**WORK TO BE COMPLETED:** Keyword search on "Zealand": report each line of the records that contains it.

**GIVEN ENTRIES:**
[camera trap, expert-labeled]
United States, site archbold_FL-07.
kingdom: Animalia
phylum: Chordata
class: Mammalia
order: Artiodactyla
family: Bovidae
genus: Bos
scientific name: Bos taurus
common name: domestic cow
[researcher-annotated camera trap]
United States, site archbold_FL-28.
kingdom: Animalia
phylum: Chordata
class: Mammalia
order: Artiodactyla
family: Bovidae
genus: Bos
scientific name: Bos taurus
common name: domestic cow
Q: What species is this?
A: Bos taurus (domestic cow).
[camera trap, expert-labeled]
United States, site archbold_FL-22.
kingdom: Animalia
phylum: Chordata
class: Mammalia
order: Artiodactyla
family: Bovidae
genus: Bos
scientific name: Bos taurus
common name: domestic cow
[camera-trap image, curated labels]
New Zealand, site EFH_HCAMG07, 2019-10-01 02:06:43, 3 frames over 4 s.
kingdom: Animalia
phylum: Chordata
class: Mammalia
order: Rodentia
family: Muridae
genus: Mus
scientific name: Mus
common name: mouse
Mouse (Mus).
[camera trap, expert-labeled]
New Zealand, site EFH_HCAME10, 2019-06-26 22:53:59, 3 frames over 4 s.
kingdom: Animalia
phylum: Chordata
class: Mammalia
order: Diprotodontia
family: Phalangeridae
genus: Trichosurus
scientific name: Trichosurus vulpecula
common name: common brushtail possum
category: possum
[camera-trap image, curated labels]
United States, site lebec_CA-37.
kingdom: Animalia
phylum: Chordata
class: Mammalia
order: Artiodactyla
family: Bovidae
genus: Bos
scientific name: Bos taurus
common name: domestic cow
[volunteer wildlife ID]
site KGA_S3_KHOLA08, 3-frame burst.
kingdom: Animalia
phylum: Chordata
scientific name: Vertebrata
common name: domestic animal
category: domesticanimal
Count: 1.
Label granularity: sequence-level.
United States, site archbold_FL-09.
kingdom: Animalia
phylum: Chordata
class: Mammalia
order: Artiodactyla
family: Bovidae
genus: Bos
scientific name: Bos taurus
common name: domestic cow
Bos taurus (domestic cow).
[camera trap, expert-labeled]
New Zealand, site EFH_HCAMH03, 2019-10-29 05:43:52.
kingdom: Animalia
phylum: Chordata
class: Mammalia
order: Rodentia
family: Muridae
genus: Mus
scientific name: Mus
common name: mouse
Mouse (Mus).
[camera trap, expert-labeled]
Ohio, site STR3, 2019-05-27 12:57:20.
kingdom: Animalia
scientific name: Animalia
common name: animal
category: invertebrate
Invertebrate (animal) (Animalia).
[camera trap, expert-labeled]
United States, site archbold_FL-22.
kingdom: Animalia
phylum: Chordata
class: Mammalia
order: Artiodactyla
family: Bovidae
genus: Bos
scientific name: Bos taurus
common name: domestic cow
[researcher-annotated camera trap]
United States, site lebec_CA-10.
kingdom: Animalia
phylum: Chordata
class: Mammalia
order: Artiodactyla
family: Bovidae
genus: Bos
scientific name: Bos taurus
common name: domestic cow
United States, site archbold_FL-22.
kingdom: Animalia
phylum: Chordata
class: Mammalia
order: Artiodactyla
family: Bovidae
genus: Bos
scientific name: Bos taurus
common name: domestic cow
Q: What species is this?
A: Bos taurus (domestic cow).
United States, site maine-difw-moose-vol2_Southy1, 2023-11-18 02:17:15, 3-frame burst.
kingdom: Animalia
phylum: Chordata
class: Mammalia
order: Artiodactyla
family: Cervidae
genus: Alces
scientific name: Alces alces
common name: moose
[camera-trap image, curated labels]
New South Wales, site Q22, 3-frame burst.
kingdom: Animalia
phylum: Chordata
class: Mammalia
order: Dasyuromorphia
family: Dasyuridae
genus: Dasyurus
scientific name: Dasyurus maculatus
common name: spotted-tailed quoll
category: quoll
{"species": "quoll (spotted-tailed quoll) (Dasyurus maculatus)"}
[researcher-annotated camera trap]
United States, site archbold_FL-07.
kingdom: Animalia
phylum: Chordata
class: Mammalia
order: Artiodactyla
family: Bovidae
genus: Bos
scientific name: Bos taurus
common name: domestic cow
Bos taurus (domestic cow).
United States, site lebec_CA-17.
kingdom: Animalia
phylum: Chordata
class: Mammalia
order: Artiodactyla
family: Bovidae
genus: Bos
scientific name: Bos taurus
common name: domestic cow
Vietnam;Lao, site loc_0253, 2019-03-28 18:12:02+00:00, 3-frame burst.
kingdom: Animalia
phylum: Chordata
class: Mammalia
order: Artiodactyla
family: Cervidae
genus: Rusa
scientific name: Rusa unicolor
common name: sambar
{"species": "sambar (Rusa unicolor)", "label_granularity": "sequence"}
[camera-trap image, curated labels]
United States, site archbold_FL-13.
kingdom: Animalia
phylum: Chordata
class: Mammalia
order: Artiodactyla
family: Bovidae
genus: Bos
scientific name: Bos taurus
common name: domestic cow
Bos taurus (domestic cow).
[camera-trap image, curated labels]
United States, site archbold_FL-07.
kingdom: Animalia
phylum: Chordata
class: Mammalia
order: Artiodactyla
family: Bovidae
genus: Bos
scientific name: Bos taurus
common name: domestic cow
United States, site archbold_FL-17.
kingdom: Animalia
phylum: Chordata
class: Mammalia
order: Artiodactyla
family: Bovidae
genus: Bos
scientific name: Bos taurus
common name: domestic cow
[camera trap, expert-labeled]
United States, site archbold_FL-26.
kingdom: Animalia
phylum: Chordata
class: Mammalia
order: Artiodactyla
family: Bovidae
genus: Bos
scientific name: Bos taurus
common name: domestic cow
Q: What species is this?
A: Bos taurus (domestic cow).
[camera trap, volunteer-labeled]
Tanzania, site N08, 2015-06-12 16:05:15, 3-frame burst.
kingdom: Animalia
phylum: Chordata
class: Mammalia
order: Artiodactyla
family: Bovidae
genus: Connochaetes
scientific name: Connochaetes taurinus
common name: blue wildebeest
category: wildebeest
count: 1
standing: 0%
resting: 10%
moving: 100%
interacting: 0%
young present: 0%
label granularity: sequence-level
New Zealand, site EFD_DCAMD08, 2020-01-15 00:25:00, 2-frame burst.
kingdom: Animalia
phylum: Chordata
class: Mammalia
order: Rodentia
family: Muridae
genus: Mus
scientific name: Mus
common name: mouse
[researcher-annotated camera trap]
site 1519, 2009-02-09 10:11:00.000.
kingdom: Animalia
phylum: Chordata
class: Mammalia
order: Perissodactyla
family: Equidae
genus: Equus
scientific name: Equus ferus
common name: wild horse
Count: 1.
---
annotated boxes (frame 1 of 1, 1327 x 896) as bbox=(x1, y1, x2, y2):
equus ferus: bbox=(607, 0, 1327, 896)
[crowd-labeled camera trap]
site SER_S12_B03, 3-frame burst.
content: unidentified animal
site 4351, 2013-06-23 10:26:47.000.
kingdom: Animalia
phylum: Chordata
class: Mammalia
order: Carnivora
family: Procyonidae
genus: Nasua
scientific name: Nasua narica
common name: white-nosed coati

**RESPONSE BOX:**
New Zealand, site EFH_HCAMG07, 2019-10-01 02:06:43, 3 frames over 4 s.
New Zealand, site EFH_HCAME10, 2019-06-26 22:53:59, 3 frames over 4 s.
New Zealand, site EFH_HCAMH03, 2019-10-29 05:43:52.
New Zealand, site EFD_DCAMD08, 2020-01-15 00:25:00, 2-frame burst.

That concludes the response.